Plays: 20

“Life in a Northern Town” by The Dream Academy

(Words/Music: Nick Laird-Clowes and Gilbert Gabriel, Album: The Dream Academy, Warner Bros. 1985)

The Dream Academy, a trio from England who deem themselves “children of the 60s” who are attempting to re-create that spirit with 80s technology, composed this hauntingly catchy song as a tribute to British folk singer Nick Drake. Drake, whose career was cut short by an overdose of antidepressants when he was 26, was best known for his sparse composition (often only a single guitar) and melancholy vocals and lyrics. The Dream Academy’s tribute to him is a song about the arrival of someone famous set in three sections – the anticipation, the arrival, and the departure. The world around this event is simple and nostalgic, like a Norman Rockwell painting of America in the 50s. We see the “Salvation Army band play”, “the children drink[ing] lemonade”, and the train station. We also hear of such media stars as Frank Sinatra, The Beatles, and John F. Kennedy. It can easily be assumed that that person who arrives is Nick Drake himself, appearing briefly to smoke a cigarette, reminisce about 1963, and probably play a song or two (although the song never mentions it, it does say that “everyone else came down to listen”).
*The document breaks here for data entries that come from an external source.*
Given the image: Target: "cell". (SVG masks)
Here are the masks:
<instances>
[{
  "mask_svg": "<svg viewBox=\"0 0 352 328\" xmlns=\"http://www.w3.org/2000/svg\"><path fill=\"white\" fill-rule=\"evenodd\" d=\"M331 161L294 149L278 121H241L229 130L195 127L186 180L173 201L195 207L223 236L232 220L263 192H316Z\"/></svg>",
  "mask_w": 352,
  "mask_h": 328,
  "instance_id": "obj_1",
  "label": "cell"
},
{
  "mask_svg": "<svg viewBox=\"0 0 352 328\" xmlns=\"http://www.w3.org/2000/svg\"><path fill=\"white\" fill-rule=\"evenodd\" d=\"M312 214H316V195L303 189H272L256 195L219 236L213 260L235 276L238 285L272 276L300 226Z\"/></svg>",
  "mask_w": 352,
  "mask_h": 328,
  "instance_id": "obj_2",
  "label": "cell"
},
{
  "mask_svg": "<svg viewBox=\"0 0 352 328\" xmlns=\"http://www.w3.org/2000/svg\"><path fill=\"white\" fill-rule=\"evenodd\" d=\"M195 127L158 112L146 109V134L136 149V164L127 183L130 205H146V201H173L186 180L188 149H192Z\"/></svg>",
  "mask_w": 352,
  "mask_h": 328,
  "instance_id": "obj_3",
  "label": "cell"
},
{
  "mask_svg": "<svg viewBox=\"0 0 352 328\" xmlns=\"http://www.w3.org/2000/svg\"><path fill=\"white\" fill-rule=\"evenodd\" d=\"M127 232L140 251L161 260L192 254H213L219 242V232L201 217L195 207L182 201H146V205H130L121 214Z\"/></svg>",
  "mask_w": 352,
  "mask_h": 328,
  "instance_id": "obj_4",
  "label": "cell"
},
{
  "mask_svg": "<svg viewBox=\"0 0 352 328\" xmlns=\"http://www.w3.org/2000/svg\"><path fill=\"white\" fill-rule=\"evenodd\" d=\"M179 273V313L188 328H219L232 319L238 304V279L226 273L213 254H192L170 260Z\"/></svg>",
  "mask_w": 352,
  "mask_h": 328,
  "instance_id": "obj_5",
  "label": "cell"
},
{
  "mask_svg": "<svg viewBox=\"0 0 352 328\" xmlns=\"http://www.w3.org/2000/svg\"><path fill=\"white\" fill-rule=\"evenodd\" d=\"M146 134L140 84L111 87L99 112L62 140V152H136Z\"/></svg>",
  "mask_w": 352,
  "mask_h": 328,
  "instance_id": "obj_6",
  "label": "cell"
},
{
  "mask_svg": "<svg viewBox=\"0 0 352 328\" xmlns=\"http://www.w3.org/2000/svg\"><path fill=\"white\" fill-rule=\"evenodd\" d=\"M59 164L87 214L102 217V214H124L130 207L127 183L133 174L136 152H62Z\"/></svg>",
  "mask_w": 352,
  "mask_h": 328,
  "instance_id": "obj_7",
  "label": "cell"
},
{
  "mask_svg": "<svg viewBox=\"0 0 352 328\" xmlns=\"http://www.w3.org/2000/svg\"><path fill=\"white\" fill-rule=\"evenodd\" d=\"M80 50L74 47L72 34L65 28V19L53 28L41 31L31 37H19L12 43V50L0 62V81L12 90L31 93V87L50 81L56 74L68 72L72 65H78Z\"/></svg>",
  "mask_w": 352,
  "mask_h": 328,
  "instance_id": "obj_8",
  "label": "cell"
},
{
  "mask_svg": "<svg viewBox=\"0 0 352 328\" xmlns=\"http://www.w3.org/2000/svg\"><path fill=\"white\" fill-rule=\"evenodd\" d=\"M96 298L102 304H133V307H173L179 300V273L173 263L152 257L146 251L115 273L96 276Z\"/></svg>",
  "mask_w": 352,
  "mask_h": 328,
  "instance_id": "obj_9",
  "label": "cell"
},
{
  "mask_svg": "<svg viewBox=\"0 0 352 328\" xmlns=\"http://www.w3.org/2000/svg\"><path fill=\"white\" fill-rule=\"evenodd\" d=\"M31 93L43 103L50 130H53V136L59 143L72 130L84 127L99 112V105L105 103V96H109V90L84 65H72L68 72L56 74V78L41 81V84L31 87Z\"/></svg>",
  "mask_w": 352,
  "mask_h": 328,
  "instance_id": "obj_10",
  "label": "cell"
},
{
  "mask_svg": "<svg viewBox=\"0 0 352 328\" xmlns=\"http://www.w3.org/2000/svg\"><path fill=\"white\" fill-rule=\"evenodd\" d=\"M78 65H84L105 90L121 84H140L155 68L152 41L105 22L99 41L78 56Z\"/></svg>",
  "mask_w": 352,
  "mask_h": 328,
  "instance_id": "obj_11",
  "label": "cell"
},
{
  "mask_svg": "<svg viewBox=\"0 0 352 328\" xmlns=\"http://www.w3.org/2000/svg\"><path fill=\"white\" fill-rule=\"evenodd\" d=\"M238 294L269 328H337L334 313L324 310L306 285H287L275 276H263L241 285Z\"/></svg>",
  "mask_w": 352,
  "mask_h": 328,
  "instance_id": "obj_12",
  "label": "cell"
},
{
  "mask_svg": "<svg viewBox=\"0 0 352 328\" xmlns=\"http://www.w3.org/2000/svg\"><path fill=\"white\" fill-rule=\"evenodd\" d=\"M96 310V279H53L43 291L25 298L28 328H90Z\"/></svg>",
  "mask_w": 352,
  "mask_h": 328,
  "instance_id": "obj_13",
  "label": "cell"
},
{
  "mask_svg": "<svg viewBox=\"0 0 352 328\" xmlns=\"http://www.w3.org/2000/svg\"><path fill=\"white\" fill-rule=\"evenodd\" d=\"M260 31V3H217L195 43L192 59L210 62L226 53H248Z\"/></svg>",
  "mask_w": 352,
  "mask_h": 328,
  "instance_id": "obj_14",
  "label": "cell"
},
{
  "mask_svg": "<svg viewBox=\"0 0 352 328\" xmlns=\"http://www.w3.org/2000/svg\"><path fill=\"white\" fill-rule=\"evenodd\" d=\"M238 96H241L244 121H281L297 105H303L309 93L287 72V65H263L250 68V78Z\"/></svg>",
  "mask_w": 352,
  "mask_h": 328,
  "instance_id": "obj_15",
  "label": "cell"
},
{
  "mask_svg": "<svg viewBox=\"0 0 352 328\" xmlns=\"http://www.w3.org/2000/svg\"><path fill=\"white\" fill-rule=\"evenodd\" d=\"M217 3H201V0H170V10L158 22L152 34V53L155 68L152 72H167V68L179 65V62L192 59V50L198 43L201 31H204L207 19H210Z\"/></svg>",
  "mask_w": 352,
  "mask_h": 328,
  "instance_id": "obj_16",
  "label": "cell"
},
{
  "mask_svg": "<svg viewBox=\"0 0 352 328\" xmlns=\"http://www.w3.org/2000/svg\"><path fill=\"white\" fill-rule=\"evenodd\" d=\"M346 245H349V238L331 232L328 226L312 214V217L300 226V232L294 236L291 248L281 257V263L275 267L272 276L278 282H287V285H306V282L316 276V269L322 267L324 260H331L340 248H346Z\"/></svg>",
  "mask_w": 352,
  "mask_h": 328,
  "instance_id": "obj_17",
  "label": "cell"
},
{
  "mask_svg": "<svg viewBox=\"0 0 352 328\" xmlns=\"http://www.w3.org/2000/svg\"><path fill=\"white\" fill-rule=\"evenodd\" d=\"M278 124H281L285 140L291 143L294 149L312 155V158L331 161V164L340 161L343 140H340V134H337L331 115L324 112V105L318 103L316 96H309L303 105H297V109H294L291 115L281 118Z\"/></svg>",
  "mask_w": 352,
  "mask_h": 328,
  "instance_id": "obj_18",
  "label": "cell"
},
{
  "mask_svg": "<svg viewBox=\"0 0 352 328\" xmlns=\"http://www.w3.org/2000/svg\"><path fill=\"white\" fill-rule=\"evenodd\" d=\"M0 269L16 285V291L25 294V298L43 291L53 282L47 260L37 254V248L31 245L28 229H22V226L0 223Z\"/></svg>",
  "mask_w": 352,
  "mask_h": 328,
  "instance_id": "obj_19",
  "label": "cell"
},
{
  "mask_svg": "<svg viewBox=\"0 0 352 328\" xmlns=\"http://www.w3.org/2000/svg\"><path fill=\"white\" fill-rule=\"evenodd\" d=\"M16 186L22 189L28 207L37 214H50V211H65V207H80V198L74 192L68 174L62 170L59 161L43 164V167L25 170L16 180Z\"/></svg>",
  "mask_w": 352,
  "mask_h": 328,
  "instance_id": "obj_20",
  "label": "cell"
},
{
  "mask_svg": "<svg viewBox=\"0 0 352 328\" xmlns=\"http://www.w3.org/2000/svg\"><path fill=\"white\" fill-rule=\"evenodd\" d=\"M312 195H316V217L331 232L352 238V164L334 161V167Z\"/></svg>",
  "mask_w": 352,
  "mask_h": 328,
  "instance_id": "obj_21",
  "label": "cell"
The mention of the Beatles, over the sampling of screaming fans, invokes the hysteria of Bealtlemania and this song tells of a quieter, more subdued version befitting Drake’s quiet and subdued songs and a small Northern Town. With their only memorable hit, The Dream Academy manages to perfectly parallel “Life in a Northern Town” with the musical stylings of Nick Drake.